Friday, January 23, 2009

crows swarm the scarecrow

The news was like a paper cut, quick, narrow, and superficial, but totally ow.


Crows flew overhead and the grass looked burned out, like someone had doused it with a bottle of cheap bleach blonde hair dye.


The speaker stood on a cracked milk crate, yelling into a megaphone that wasn't turned on.


"There's good news and bad news," the voice said. "I'll give you the good news first. That's that the world is not ending!"


We hurrahed. Some exploited the situation by hugging the attractive person standing next to them. Can't blame them really, the world was not ending, the world was absolutely safe, its future resolute.


We hushed. "And now for the bad...the bad news," the voice continued. "The really...really bad...bad news."


The huggers huddled, closer now, embracing, bracing.

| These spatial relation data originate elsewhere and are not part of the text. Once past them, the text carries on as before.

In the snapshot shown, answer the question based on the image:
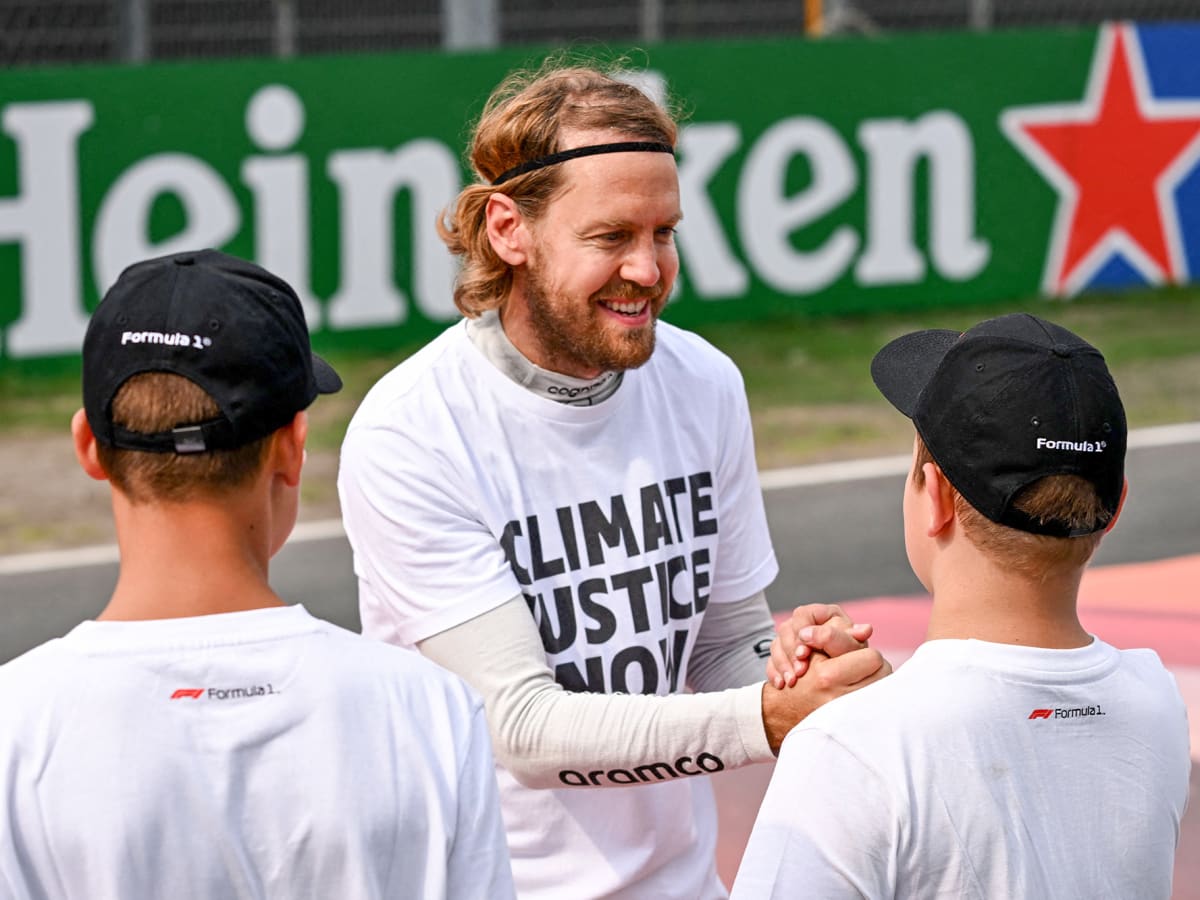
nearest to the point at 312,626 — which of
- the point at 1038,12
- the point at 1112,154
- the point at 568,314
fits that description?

"Even though the world will remain, it will crack open like an egg smacked against the rim of a Pyrex bowl. Don't worry though, you'll barely notice. As soon as it happens, pieces of shell will shoot up and get imbedded in your skin. Your life will burst out of you like water from a breeched levee."

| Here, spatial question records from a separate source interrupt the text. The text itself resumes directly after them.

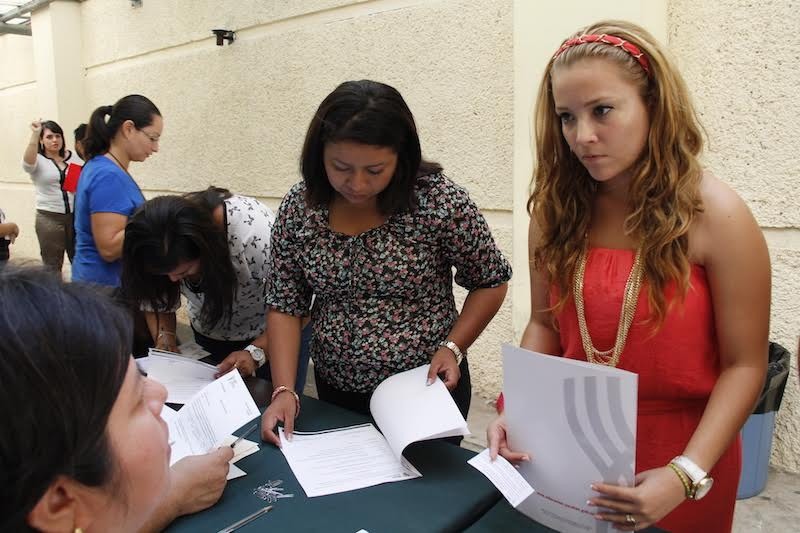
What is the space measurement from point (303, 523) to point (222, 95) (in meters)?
4.43

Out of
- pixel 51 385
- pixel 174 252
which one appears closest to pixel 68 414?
pixel 51 385

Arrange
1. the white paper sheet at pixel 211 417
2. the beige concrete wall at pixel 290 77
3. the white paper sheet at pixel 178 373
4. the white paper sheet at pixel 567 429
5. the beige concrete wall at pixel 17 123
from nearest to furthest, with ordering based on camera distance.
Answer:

The doctor was standing next to me. She pressed her stethoscope to her own heart. The blood drew from her houndish face, "My ticker meters truth," she mouthed. "This speaker is not full of you know what. What was said true blue."


I didn't know what to say, much less do, and much lesser, react.


This morning, I hadn't woken up expecting to cease. I put jelly on my toast optimistically, panted my legs with absolute joie de vivre.


Foolish now, I see. But who knew, you know?



As it happens, the crows swarm the scarecrow half an acre from where I stand, taking risks their ancestors would tisk at.


An old man envelopes my one good hand between his two papery ones. He's wearing a straw cowboy hat and spurs on his bright white tennis shoes. He's never been a wise man, but at a time like this, profundity can well up even in those who are otherwise dense as granite.


As he talks, really letting it roll, enthralling me, he suddenly draws one hand away from mine. He jabs the hand into his breast pocket, pulls out a handgun and begins firing at the crows. He misses and they scatter.


"My aim ain't what it used to be, it seems." That's the last thing I hear.


The fragmented world keeps on its axis and spins, even without us around to pay it mind. It's indifferent. I guess. I see that now.